Read my old mail you need neither a hash table or a tree. You just need
the required shadow object

offset = addr - vma->vm_start;
offset /= sizeof(struct user_lock);
lock = ((struct lock *)vma->vm_private_data)[offset];

Alan

2002-01-14 01:36:00

by Rusty Russell

[permalink] [raw]
Subject: Re: [PATCH][RFC] Lightweight user-level semaphores

On Sun, 13 Jan 2002 15:13:30 +0000 (GMT)
Alan Cox <[email protected]> wrote:

> > Yep, that'd be fine. However, you then lose the neatness
> > of "lock==file descriptor", and need something other than
> > read/write for down/up.
>
> If I have to have 2000 pages and 2000 file handles for 2000 locks I've
> kind of lost interest. read/write syscalls take offsets. I can pread/pwrite
> a lock in a set of locks. The only reason for using an fd I can see is so
> you can poll on a lock. All the other neatness issues are wrapped in the
> library support code anyway.

My interest in this is for TDB (Trivial Database: see sourceforge).

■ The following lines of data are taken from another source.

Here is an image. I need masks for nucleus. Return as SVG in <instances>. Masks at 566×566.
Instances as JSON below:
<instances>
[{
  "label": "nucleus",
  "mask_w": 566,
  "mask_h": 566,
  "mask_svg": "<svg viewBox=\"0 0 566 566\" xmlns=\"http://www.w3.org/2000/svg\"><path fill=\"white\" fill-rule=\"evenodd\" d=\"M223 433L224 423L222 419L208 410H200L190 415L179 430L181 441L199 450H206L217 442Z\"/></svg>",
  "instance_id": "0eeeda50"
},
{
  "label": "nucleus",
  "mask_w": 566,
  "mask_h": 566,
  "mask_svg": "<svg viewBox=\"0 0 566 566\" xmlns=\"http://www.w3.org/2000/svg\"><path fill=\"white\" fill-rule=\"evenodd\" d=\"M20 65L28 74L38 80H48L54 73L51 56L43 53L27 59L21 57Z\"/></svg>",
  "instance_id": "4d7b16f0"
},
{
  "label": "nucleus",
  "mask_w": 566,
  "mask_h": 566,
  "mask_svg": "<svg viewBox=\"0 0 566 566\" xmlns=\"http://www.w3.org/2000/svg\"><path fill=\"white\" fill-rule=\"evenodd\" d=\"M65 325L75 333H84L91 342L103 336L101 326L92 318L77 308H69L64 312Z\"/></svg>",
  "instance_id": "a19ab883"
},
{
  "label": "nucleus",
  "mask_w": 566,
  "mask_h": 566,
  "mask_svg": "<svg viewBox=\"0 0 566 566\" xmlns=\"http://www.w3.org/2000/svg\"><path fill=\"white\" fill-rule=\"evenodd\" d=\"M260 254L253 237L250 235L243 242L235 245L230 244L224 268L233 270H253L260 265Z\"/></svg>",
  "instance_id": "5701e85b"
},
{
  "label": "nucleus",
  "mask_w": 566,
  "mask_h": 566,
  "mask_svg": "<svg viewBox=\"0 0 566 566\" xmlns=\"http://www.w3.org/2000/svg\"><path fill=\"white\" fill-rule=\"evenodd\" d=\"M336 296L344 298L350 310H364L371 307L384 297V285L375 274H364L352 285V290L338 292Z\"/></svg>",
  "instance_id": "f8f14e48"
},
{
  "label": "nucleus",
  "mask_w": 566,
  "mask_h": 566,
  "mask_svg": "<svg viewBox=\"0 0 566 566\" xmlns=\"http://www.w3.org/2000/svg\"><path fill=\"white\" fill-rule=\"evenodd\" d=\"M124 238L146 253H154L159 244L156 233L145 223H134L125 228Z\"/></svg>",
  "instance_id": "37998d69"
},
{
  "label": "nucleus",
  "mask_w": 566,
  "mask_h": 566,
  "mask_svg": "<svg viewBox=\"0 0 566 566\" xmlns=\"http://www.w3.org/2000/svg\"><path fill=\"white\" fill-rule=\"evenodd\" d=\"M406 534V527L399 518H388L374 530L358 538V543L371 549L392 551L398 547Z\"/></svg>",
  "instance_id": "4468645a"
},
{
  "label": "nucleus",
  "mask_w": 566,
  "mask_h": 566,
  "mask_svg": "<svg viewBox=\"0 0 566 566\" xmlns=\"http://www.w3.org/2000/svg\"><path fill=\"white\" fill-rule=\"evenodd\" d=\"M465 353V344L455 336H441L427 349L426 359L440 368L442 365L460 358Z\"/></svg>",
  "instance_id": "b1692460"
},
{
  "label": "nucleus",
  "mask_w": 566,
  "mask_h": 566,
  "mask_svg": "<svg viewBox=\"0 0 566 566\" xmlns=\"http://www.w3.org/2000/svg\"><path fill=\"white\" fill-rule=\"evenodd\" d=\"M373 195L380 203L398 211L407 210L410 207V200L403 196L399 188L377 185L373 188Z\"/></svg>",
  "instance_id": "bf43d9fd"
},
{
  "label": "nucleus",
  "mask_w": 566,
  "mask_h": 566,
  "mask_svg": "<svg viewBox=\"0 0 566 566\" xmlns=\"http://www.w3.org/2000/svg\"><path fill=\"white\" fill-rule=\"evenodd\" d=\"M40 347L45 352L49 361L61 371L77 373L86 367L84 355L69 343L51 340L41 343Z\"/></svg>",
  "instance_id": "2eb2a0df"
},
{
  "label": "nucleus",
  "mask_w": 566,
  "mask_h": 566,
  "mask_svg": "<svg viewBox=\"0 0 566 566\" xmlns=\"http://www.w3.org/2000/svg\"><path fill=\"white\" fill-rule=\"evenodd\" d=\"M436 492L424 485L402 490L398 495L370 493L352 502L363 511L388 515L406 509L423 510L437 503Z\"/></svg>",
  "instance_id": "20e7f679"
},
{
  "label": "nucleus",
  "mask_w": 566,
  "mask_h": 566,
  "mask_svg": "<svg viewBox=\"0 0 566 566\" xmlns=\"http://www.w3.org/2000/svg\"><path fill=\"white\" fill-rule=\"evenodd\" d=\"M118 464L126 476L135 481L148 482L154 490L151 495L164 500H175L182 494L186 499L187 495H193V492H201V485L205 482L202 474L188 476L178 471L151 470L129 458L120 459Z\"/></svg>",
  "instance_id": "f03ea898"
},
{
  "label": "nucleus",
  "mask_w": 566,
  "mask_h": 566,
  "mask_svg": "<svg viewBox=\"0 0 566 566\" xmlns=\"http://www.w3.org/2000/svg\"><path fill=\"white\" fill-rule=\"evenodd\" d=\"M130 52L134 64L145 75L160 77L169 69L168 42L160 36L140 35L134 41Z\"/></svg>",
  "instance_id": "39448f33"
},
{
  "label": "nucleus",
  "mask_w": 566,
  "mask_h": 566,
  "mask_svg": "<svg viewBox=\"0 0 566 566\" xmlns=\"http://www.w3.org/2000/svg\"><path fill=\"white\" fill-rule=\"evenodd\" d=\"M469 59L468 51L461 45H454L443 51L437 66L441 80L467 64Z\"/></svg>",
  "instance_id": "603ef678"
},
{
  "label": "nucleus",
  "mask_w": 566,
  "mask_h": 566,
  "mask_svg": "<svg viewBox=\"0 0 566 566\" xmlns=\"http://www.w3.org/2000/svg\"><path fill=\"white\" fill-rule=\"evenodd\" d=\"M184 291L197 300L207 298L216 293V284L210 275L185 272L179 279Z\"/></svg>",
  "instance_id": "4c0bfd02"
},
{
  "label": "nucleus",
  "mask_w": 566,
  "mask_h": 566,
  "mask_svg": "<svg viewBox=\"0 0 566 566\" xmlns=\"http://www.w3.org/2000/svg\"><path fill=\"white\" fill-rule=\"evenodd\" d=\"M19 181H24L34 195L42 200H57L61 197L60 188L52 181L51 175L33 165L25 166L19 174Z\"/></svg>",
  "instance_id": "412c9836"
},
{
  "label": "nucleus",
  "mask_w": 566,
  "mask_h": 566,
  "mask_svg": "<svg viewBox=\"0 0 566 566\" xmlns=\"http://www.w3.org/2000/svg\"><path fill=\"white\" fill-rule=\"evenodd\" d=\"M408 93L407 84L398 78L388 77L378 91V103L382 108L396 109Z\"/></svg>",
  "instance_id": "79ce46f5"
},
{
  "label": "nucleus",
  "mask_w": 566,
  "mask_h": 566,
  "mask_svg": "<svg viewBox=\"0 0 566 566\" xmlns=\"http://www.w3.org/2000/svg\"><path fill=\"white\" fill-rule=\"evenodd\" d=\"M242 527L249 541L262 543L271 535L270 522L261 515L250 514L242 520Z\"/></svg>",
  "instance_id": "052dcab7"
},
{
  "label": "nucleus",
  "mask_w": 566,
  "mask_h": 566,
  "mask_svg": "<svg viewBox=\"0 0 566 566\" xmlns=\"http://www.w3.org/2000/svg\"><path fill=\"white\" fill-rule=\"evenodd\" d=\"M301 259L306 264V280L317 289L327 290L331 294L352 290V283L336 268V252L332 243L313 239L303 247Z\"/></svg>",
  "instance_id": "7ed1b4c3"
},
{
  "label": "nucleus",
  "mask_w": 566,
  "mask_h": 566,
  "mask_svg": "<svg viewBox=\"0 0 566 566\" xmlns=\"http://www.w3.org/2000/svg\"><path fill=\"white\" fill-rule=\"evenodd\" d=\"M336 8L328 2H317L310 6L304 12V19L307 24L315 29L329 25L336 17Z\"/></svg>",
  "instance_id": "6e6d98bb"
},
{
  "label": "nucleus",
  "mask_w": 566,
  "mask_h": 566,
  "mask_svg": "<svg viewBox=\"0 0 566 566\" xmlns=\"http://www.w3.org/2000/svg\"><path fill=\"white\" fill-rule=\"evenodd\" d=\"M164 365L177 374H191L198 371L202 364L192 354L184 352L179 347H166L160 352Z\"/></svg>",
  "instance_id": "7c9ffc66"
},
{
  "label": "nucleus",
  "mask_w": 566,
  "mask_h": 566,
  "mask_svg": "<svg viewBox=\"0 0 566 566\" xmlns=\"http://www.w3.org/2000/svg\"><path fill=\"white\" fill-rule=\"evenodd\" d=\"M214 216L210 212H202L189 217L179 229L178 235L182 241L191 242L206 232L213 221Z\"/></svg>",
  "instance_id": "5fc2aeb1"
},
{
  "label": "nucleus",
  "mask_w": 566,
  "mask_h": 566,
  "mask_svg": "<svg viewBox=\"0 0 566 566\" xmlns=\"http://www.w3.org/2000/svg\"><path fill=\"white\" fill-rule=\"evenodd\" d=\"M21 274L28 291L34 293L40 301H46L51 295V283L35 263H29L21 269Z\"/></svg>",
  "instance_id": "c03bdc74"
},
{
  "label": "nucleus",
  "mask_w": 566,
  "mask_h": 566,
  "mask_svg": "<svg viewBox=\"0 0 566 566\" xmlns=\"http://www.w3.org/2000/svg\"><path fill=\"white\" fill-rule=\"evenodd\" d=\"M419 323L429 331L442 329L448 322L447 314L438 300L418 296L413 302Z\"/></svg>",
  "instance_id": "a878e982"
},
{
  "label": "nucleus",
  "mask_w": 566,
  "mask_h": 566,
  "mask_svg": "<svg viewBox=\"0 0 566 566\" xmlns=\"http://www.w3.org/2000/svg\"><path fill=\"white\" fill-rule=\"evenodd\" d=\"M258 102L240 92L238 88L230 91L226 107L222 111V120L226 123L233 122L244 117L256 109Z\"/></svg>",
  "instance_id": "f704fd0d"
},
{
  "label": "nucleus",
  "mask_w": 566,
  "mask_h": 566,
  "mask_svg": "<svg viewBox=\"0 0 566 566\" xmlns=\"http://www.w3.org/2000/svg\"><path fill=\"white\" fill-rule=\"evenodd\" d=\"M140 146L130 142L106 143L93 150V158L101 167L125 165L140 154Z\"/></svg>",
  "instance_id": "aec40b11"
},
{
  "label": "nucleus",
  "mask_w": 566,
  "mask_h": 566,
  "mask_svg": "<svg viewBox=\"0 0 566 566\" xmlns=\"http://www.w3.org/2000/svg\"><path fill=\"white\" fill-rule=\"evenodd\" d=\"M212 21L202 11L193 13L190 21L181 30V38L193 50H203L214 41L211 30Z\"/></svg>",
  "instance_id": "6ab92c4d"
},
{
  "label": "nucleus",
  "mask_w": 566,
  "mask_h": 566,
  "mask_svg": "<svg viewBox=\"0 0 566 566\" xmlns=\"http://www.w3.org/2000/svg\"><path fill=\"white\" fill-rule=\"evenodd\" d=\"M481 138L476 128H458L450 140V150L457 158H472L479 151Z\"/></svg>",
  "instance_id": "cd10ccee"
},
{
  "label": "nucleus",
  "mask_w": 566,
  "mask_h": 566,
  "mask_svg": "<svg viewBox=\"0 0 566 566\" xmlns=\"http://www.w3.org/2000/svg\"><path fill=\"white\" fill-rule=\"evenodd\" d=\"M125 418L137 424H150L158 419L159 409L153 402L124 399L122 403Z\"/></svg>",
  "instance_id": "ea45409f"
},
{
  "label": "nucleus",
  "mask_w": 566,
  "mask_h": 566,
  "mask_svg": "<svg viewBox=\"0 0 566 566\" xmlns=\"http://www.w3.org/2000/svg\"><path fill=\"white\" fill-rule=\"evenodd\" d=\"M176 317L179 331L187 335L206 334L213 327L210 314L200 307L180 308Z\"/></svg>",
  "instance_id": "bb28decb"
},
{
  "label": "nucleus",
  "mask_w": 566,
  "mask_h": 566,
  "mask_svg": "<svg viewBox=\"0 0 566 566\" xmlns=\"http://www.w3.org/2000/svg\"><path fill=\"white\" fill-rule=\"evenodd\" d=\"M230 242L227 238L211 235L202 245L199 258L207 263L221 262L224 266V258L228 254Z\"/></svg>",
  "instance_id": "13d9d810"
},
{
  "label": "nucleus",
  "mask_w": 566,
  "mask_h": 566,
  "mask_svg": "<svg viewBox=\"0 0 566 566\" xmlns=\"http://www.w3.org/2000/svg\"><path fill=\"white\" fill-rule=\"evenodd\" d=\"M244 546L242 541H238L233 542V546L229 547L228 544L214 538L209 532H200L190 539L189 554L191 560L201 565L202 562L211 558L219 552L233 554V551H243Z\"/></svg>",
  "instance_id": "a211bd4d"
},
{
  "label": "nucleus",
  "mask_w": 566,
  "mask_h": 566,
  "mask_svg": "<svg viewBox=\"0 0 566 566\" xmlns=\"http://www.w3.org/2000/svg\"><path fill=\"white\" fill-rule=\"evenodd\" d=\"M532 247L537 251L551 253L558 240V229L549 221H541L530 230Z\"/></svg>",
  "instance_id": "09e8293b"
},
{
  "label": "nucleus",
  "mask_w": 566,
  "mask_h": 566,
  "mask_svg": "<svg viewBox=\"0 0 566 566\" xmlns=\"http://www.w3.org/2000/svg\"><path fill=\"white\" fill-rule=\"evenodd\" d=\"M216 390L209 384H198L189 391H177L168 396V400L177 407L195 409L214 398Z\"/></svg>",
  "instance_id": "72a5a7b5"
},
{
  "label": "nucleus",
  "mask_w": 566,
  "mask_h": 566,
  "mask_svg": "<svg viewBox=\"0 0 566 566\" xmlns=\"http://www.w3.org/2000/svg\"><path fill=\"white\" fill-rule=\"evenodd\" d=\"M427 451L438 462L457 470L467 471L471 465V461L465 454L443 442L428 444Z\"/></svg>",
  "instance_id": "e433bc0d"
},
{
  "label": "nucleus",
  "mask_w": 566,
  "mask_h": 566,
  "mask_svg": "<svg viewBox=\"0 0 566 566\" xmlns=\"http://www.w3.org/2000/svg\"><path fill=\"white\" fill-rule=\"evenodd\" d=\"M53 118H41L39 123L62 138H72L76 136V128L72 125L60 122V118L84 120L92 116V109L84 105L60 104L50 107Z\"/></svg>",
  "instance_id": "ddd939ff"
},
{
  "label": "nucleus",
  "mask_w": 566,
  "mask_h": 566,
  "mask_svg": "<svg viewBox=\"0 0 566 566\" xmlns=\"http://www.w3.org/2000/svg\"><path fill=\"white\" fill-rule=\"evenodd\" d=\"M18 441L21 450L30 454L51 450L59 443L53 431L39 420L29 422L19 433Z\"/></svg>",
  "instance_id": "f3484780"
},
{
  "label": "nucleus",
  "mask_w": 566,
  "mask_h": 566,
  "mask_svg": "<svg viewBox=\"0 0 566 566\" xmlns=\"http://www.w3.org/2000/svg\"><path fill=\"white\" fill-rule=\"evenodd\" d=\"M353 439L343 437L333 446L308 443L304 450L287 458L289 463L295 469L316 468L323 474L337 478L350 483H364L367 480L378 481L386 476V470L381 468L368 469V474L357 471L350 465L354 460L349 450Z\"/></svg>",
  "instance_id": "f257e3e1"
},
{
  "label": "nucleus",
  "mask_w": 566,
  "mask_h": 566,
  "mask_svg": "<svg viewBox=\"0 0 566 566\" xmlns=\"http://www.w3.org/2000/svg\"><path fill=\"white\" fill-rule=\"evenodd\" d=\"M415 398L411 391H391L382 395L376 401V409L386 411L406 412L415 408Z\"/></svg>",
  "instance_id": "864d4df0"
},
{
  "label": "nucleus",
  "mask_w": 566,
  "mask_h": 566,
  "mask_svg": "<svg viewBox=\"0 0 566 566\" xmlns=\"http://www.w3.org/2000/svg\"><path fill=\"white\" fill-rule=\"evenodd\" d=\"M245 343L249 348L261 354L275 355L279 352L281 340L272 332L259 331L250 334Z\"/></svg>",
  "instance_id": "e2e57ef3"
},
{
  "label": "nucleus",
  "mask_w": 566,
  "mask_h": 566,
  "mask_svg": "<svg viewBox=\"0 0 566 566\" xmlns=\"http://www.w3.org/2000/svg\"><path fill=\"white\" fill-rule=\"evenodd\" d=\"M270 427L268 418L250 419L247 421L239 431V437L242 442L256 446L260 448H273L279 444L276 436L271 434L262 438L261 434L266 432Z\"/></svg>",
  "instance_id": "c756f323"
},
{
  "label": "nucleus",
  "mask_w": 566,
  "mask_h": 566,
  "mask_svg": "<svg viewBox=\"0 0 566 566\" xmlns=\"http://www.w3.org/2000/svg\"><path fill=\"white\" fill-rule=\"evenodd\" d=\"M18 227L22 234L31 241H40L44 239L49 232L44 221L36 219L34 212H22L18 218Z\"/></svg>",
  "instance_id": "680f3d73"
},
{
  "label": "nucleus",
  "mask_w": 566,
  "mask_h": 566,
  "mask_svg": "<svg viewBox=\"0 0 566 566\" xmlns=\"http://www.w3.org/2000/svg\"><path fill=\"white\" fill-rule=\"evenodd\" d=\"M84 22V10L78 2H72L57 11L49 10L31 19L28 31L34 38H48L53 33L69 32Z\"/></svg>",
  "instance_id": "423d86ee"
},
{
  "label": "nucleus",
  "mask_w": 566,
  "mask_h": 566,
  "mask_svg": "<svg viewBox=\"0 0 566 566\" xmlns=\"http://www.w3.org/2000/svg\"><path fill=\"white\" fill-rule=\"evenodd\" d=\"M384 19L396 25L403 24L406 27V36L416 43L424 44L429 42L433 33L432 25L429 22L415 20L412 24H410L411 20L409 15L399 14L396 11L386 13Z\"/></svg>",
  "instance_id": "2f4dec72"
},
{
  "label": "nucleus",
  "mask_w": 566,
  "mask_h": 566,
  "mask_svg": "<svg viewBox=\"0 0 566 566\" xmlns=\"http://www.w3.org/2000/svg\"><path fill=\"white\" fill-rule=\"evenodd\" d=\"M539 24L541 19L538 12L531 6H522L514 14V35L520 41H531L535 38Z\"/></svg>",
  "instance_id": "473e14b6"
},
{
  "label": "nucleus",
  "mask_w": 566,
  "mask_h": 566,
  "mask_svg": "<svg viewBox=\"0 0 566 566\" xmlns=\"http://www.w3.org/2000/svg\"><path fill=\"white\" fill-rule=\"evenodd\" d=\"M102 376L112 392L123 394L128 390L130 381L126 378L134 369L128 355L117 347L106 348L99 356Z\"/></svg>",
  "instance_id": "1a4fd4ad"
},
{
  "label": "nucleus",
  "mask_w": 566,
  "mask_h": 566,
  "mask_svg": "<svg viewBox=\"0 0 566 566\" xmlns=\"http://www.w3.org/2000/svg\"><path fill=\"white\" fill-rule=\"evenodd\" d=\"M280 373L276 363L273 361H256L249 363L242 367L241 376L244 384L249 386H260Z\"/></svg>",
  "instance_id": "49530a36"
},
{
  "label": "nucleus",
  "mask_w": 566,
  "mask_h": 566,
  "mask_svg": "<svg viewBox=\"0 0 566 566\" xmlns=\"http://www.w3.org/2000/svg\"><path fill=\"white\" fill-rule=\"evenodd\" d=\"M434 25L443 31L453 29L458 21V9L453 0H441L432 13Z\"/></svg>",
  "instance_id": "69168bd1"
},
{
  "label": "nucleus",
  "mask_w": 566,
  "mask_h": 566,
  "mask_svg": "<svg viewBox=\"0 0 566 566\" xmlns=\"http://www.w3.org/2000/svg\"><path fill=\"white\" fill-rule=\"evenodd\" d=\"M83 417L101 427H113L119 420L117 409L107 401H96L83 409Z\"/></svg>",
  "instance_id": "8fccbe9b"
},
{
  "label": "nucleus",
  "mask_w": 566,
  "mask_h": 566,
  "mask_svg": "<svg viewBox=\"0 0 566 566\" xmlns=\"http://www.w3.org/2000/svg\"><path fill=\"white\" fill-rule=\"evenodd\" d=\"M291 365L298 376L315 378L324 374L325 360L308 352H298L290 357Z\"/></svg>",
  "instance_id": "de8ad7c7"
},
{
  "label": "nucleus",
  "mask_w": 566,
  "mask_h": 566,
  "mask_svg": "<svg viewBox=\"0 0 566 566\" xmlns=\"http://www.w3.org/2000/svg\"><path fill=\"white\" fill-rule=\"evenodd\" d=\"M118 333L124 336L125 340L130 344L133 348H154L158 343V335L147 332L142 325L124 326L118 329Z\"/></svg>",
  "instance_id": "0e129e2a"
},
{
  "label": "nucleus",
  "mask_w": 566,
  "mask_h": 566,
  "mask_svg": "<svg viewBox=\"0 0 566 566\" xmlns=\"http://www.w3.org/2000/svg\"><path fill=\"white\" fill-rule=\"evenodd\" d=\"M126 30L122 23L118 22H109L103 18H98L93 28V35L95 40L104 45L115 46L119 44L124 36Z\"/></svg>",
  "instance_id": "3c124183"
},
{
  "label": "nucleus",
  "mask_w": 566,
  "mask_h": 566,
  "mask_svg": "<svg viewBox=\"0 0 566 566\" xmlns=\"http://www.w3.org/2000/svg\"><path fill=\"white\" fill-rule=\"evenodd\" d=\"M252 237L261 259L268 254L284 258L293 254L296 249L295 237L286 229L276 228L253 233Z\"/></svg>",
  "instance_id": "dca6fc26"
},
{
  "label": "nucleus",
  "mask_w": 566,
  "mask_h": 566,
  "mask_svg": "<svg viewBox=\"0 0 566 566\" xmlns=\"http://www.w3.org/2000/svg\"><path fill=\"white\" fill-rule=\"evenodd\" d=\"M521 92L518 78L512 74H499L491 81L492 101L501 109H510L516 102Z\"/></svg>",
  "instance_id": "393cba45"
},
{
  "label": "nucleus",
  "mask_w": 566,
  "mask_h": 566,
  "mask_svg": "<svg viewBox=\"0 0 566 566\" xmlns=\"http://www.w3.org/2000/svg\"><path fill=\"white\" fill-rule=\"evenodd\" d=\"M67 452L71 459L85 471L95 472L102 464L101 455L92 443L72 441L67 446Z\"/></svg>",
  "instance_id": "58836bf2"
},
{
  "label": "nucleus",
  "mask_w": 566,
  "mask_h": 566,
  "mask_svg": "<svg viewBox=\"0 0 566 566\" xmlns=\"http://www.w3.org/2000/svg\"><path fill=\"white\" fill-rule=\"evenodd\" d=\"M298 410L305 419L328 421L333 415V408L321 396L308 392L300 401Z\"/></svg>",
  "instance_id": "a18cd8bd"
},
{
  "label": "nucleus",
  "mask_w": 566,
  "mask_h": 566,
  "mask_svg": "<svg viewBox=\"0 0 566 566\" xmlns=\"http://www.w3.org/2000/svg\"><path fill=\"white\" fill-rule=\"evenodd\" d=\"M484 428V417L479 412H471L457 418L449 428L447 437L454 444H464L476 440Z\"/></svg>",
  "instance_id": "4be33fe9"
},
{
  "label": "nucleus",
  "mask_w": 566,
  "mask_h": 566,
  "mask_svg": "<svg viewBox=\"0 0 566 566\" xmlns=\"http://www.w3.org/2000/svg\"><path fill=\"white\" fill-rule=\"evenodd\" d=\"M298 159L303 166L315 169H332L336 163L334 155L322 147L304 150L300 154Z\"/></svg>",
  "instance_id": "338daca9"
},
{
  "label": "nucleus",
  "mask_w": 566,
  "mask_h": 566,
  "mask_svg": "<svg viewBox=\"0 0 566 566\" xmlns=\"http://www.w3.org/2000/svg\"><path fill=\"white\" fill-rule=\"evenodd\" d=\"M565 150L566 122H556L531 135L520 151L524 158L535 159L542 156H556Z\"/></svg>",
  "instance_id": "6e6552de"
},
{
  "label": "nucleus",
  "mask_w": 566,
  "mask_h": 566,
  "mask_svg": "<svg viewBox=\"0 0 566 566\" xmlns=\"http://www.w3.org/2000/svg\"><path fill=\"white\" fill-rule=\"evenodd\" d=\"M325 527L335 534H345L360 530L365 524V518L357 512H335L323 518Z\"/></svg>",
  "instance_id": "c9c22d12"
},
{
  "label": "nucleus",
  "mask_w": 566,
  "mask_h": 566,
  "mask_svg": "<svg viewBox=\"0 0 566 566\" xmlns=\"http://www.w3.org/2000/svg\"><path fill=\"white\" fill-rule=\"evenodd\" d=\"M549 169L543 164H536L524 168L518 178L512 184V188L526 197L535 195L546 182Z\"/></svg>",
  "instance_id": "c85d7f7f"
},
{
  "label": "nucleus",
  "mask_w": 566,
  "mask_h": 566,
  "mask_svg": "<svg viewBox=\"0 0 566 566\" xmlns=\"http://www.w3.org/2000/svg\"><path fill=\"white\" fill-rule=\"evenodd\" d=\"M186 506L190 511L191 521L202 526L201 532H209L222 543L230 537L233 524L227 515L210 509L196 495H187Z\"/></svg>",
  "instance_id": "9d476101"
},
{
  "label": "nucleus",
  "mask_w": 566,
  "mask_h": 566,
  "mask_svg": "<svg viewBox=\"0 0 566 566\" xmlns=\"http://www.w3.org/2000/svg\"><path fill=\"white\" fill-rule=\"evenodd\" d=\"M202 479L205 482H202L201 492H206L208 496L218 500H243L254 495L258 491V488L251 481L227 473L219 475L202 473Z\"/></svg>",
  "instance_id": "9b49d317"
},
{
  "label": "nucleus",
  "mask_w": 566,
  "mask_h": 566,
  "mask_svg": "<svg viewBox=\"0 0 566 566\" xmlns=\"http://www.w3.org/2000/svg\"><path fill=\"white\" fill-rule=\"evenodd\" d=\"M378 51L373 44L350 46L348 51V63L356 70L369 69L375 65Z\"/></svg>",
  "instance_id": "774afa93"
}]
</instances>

TDB
requires a lock per hash chain (ie. arbitrary number of locks), a number
which does not change. With an extended version of the fd code (ie. first
mmap controls size of map, and offset control which semaphore you are
referring to, and semaphores created on demand), this requires:

Each TDB would have an associated ".locks" unix domain socket so you can
read the fd from the "master". This must be atomically created by the
first process to open the TDB, and must be asynchronously serviced by a
process at all times (ie. when the "master" exits, someone else takes
over).

Without even mentioning the impossibility of creating a Unix domain socket
with an arbitrary path name (can't chdir, might not be able to chdir
back), or the problem of cleaning up the socket when noone is using the
tdb, or the horror which is fd passing under Unix, I think it's clear that
the fd solutions are vastly inferior to the "magic cookie" approach.

Still, it was cute hack.
Rusty.
--
Anyone who quotes me in their sig is an idiot. -- Rusty Russell.